Proteins, Hanold explains, are basically molecular machines that carry out a variety of tasks within the cell, whether it is making molecules that build and maintain cells, receiving and transmitting signals (or messages) through the cell, or acting as a scaffold that ensures the necessary components are in the right place at the right time to function normally.
Hanold is interested in a protein called the epidermal growth factor receptor (EGFR), which is important in processes such as growth, migration, and cell survival. However, an abnormal increase in the number of signals produced by EGFR can contribute to cancer.
A myriad of factors can cause this overproduction of signals, including an increase in stimuli that turn EGFR on, an increase in the amount of EGFR in the cell, or a loss of the ability to turn EGFR off.
“If we piece together how certain proteins within the cell work together to carry out a particular process, we can better understand how the dysfunction of these proteins contributes to various disease states,” Hanold says.
This is where Hanold’s research comes in.
Under the direction of her advisor, Dr. Eileen Kennedy, Hanold uses chemistry to develop tools to better understand the biology of the cell, especially how specific proteins within the cell work together to carry out a variety of tasks.
“We are developing molecular tools that can disrupt specific proteins within the cell. We are especially interested in how the interactions between proteins contribute to their function and signaling within the cell.”
Studying these interactions is crucial to understanding further the roles of proteins within the cell.
“Some of these interactions can act as switches, turning a protein on or off.
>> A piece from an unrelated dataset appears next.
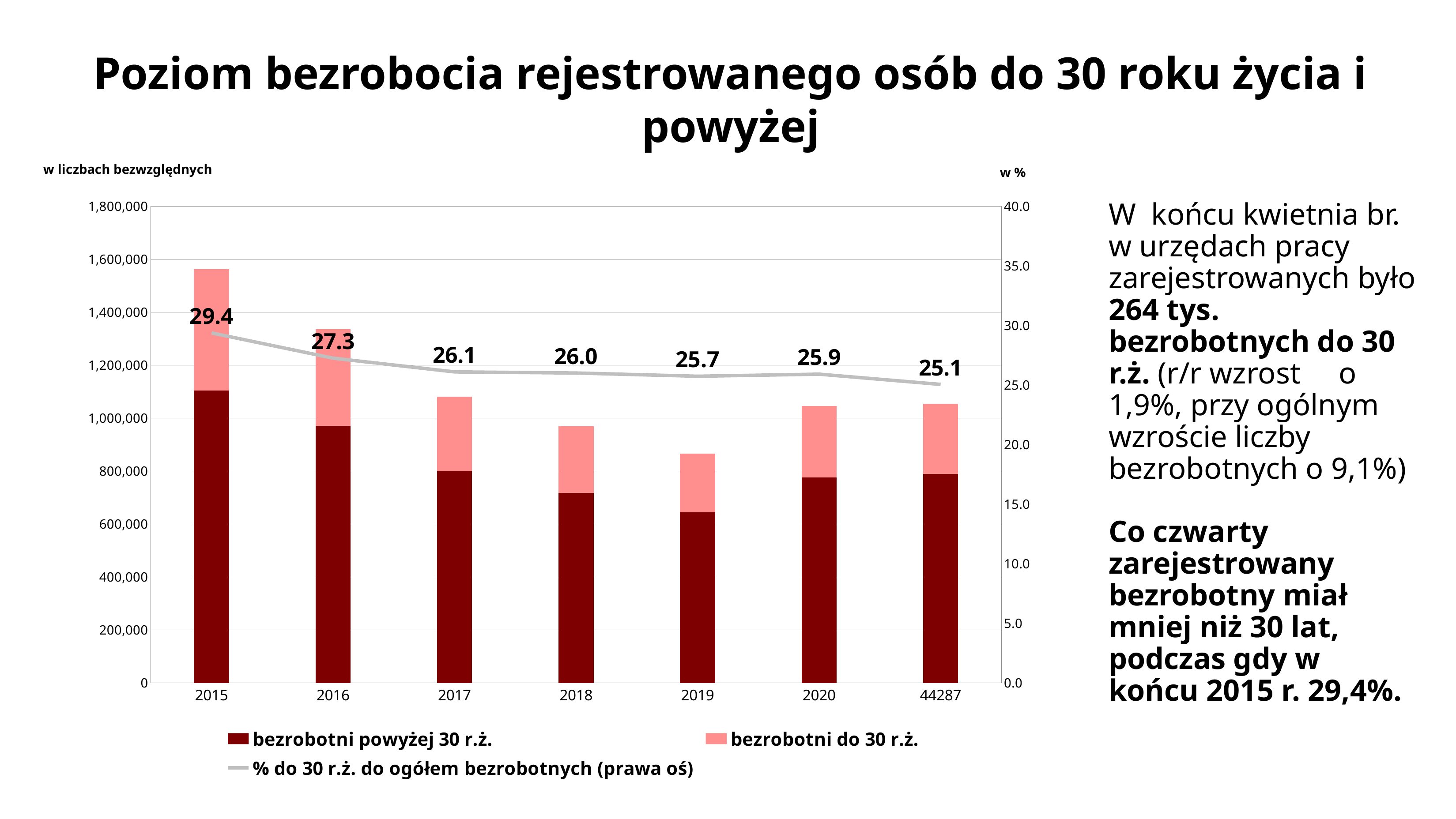
Does the '% do 30 r.ż. do ogółem bezrobotnych' line generally rise or fall from 2015 to the last category? fall How many series does the legend list? 3 Is the 'bezrobotni powyżej 30 r.ż.' value for 2018 greater or less than 800,000? less By how much does the '% do 30 r.ż. do ogółem bezrobotnych' value fall from 2015 to 2016? 2.1 Is the total height of the stacked bar for 2019 greater or less than 1,000,000? less In which year does the '% do 30 r.ż. do ogółem bezrobotnych' line reach its highest value? 2015 What is the lowest value shown on the '% do 30 r.ż. do ogółem bezrobotnych' line? 25.1 Is the total height of the stacked bar for 2015 greater or less than 1,400,000? greater What is the value of the '% do 30 r.ż. do ogółem bezrobotnych' line for 2020? 25.9 What is the value of the '% do 30 r.ż. do ogółem bezrobotnych' line for 2017? 26.1 Which year has the larger '% do 30 r.ż. do ogółem bezrobotnych' value, 2019 or 2020? 2020 What is the value of the '% do 30 r.ż. do ogółem bezrobotnych' line for 2015? 29.4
So if we can block the interaction between specific proteins, we can disrupt their function and signaling and study the effects that this has on the cells.”
Already, Hanold’s work has made a significant contribution to EGFR protein interaction research.
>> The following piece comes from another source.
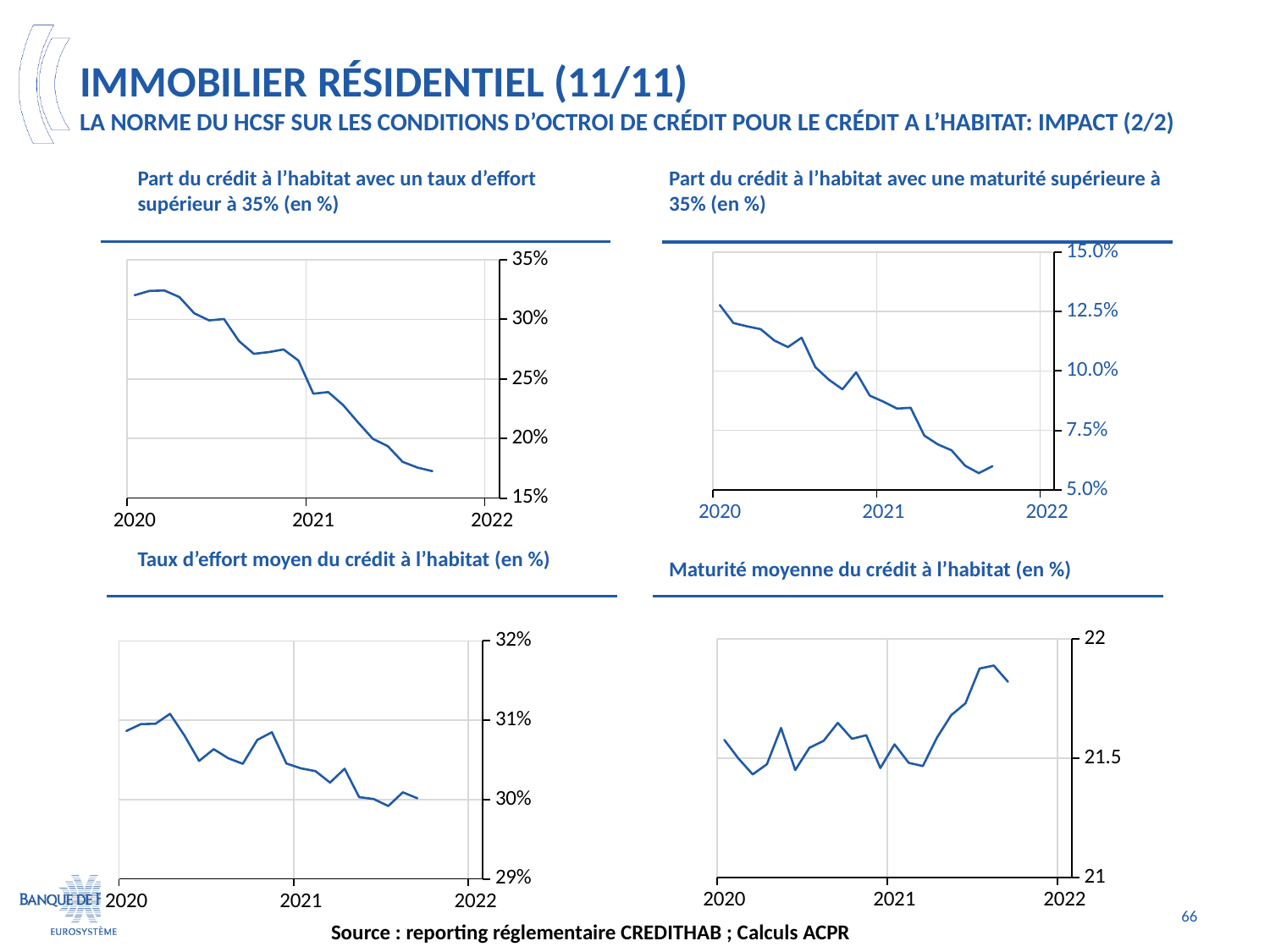
In the top-right chart 'Part du crédit à l'habitat avec une maturité supérieure à 35%', is the last plotted value greater or less than 7.5%? less In the bottom-left chart 'Taux d'effort moyen du crédit à l'habitat (en %)', do the values generally rise or fall from 2020 to 2022? fall In the top-right chart 'Part du crédit à l'habitat avec une maturité supérieure à 35%', do the values rise or fall over the period shown? fall In the top-left chart 'Part du crédit à l'habitat avec un taux d'effort supérieur à 35%', is the value at the start of 2020 greater or less than 30%? greater In the bottom-right chart 'Maturité moyenne du crédit à l'habitat', is the last plotted value greater or less than 21.5? greater In the bottom-right chart 'Maturité moyenne du crédit à l'habitat (en %)', do the values generally rise or fall from 2020 to 2022? rise What kind of chart is the top-left chart titled 'Part du crédit à l'habitat avec un taux d'effort supérieur à 35% (en %)'? line chart How many charts are shown on the slide? 4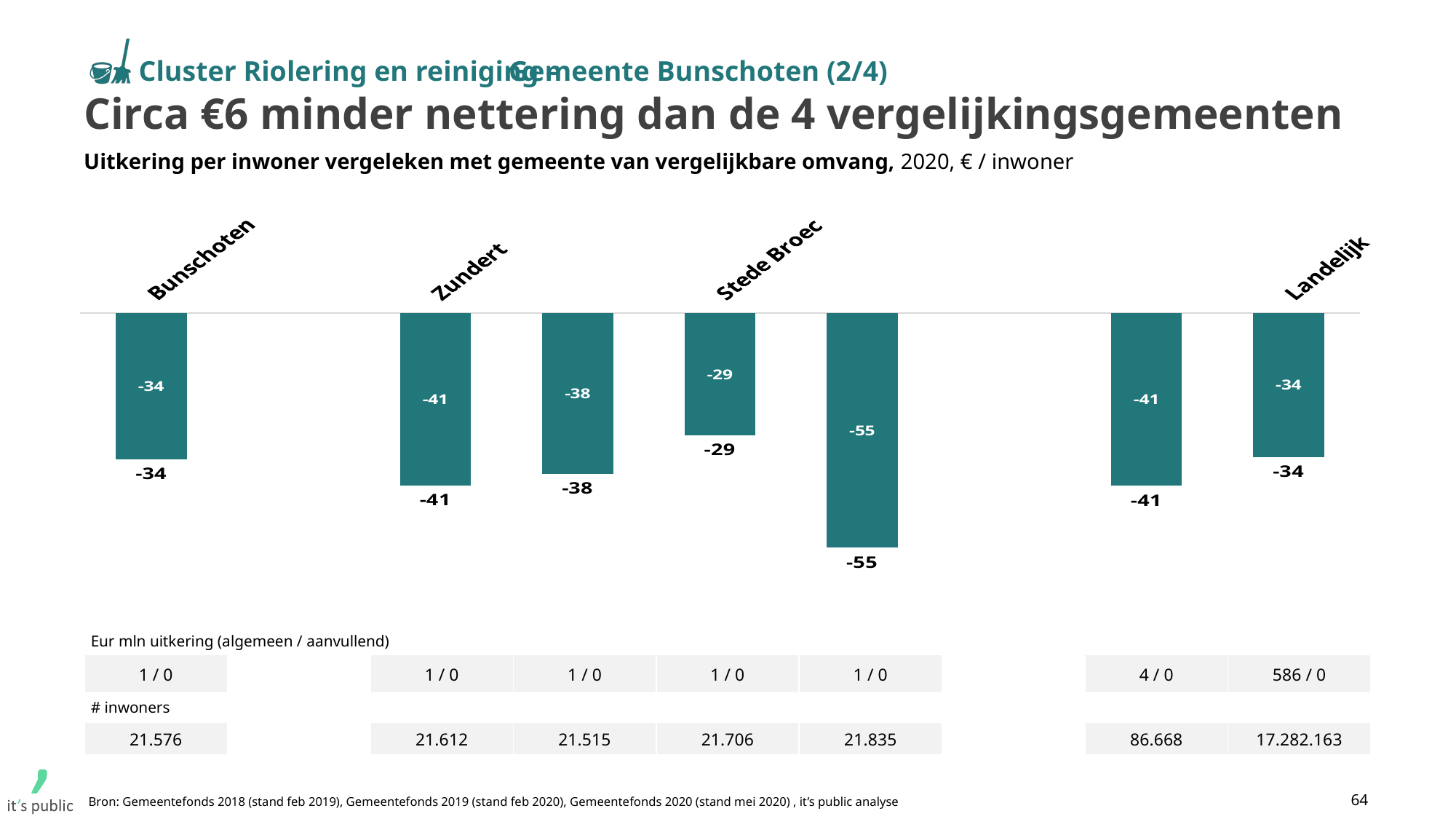
What is the value for Stede Broec? -29 Which is larger, the value for Stede Broec or the value for Landelijk? Stede Broec What kind of chart is shown on the slide? Bar chart Which is larger, the value for Bunschoten or the value for Zundert? Bunschoten What is the difference between the values for Stede Broec and Zundert? 12 How many bars are plotted in the chart? 7 What is the difference between the values for Bunschoten and Zundert? 7 What is the value for Zundert? -41 What is the value for Bunschoten? -34 What unit is stated in the chart subtitle? € / inwoner What is the value for Landelijk? -34 Which category has the highest (least negative) value? Stede Broec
“Studies have shown that two EGFR proteins interact with each other to produce the transmitted signal. Using this information, I have designed a molecular tool to block this interaction between the two EGFR proteins, which prevents the signal from being produced.”
Hanold explains how this tool would not only allow researchers to block the signaling of EGFR and study its effect on cellular processes, but it would also allow for a better understanding of the role of the interaction itself in regulating the EGFR signaling pathway.
“If these disruptive tools are effective at blocking signaling, they may also have potential as anti-cancer therapeutics, thus slowing the growth of EGFR-driven cancers,” she explains.
After graduation, Hanold plans to pursue a career in academia. Ultimately, she would like to continue her research in chemical biology and work toward developing molecular probes and potential therapeutic candidates.
“I became interested in this career path as an undergrad because of my experience as a researcher and a tutor. Even during my graduate studies, I enjoyed the combination of mentoring undergraduates while also conducting research.”